Items listed in a dataset:
──────────────────────────────
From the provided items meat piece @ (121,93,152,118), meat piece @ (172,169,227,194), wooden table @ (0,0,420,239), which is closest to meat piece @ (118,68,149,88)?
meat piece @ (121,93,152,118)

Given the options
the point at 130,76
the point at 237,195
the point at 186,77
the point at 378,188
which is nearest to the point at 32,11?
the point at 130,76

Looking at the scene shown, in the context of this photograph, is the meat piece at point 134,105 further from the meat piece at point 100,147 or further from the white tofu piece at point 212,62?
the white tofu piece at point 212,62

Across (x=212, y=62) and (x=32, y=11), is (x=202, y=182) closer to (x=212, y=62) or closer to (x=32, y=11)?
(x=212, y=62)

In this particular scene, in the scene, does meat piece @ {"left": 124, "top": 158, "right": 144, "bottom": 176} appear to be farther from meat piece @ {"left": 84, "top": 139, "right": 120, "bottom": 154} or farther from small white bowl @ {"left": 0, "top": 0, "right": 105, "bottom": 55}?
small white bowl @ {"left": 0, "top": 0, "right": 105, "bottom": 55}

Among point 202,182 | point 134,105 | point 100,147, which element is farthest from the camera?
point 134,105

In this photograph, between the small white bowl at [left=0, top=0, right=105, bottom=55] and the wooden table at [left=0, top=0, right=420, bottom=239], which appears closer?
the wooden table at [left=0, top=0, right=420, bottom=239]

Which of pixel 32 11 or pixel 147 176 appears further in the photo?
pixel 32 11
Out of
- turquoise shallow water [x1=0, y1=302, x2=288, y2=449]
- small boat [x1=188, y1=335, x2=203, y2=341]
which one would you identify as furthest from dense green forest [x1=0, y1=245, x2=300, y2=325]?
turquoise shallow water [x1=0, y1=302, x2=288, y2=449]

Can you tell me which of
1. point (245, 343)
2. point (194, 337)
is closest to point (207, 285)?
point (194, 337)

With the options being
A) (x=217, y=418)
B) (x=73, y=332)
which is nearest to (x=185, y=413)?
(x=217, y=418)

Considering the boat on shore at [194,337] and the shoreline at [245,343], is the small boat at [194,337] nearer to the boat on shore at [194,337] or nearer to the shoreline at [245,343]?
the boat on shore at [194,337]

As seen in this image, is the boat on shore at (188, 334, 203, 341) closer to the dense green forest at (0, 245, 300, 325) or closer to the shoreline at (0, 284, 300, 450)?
──────────────────────────────
Exercise goal: Copy all of these lines exactly, without changing any wording, numbers, or punctuation.

Expected answer:
From the provided items meat piece @ (121,93,152,118), meat piece @ (172,169,227,194), wooden table @ (0,0,420,239), which is closest to meat piece @ (118,68,149,88)?
meat piece @ (121,93,152,118)

Given the options
the point at 130,76
the point at 237,195
the point at 186,77
the point at 378,188
which is nearest to the point at 32,11?
the point at 130,76

Looking at the scene shown, in the context of this photograph, is the meat piece at point 134,105 further from the meat piece at point 100,147 or further from the white tofu piece at point 212,62?
the white tofu piece at point 212,62

Across (x=212, y=62) and (x=32, y=11), is (x=202, y=182) closer to (x=212, y=62) or closer to (x=32, y=11)?
(x=212, y=62)

In this particular scene, in the scene, does meat piece @ {"left": 124, "top": 158, "right": 144, "bottom": 176} appear to be farther from meat piece @ {"left": 84, "top": 139, "right": 120, "bottom": 154} or farther from small white bowl @ {"left": 0, "top": 0, "right": 105, "bottom": 55}?
small white bowl @ {"left": 0, "top": 0, "right": 105, "bottom": 55}

Among point 202,182 | point 134,105 | point 100,147, which element is farthest from the camera?
point 134,105

In this photograph, between the small white bowl at [left=0, top=0, right=105, bottom=55] and the wooden table at [left=0, top=0, right=420, bottom=239], which appears closer?
the wooden table at [left=0, top=0, right=420, bottom=239]

Which of pixel 32 11 or pixel 147 176 appears further in the photo?
pixel 32 11
Out of
- turquoise shallow water [x1=0, y1=302, x2=288, y2=449]
- small boat [x1=188, y1=335, x2=203, y2=341]
which one would you identify as furthest from dense green forest [x1=0, y1=245, x2=300, y2=325]?
turquoise shallow water [x1=0, y1=302, x2=288, y2=449]

Can you tell me which of
1. point (245, 343)
2. point (194, 337)
is closest to point (207, 285)?
point (194, 337)

With the options being
A) (x=217, y=418)
B) (x=73, y=332)
which is nearest to (x=185, y=413)?
(x=217, y=418)

Considering the boat on shore at [194,337] and the shoreline at [245,343], is the small boat at [194,337] nearer to the boat on shore at [194,337] or nearer to the shoreline at [245,343]?
the boat on shore at [194,337]

As seen in this image, is the boat on shore at (188, 334, 203, 341) closer to the dense green forest at (0, 245, 300, 325) or closer to the shoreline at (0, 284, 300, 450)?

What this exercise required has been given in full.